You walked into the butcher shop eyes of blue determination asked me to hand you the cow heart. Still beating, i let it slip into you hot palm letting the blood trickle down our arms as our fingers featherd each others wrists. You took the corpse and slipped it deep into your jean pocket like a secret love affair.
You asked me if i wanted to go swimming sometime. It was not a question. I cordially accept your wet invitation.
We splashed in the melted blue like children yet unbroken by the cruelties of living.
We ate each other. Starving you told me i was the first meal you had in months and i, so innocently believed you.
The next day you invited me over for dinner. It was not a question. Full on **** i accepted
Hot you opened the kitchen door quickly and whispered down my spine, my body like lava erupting before we made it to the first course.
On the dinner table lay the butchered heart. Still beating you asked me to take the first bite, and i, brimming with your desire- did
I swallowed it like a rock. pulsating through my core, shaking my small frame.
You kissed my stomach.
The next day i awoke in cold sweats. Feverish Vomiting up my stomach lining chunky and undigested.
I left you three messages.
Sick. White. Quaking. I waited.
Disintegrating into myself. The flesh melting off my body like a landslide.
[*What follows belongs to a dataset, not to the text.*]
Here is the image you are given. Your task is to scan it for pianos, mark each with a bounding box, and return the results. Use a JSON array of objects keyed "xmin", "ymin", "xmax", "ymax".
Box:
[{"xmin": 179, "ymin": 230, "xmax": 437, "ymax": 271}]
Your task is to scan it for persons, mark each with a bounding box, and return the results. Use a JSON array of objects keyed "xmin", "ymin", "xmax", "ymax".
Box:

A hurricane in slow motion.
you skinned me like a thanksgiving turkey left me on your kitchen table to be picked at by the angry flies. A slow meticulous death.
You said “look into my eyes.” And i was so lost in the blue i allowed you to take the knife right to the place where the world begins.
I was so in love with an idea.
I ate your heart without question not understanding that you cannot consume someone into loving you.
What goes in must come out.
Now, what is left of our **** lines the bathroom sink.
A bath of blood and bile I obsessively pick though trying to discern where I went wrong.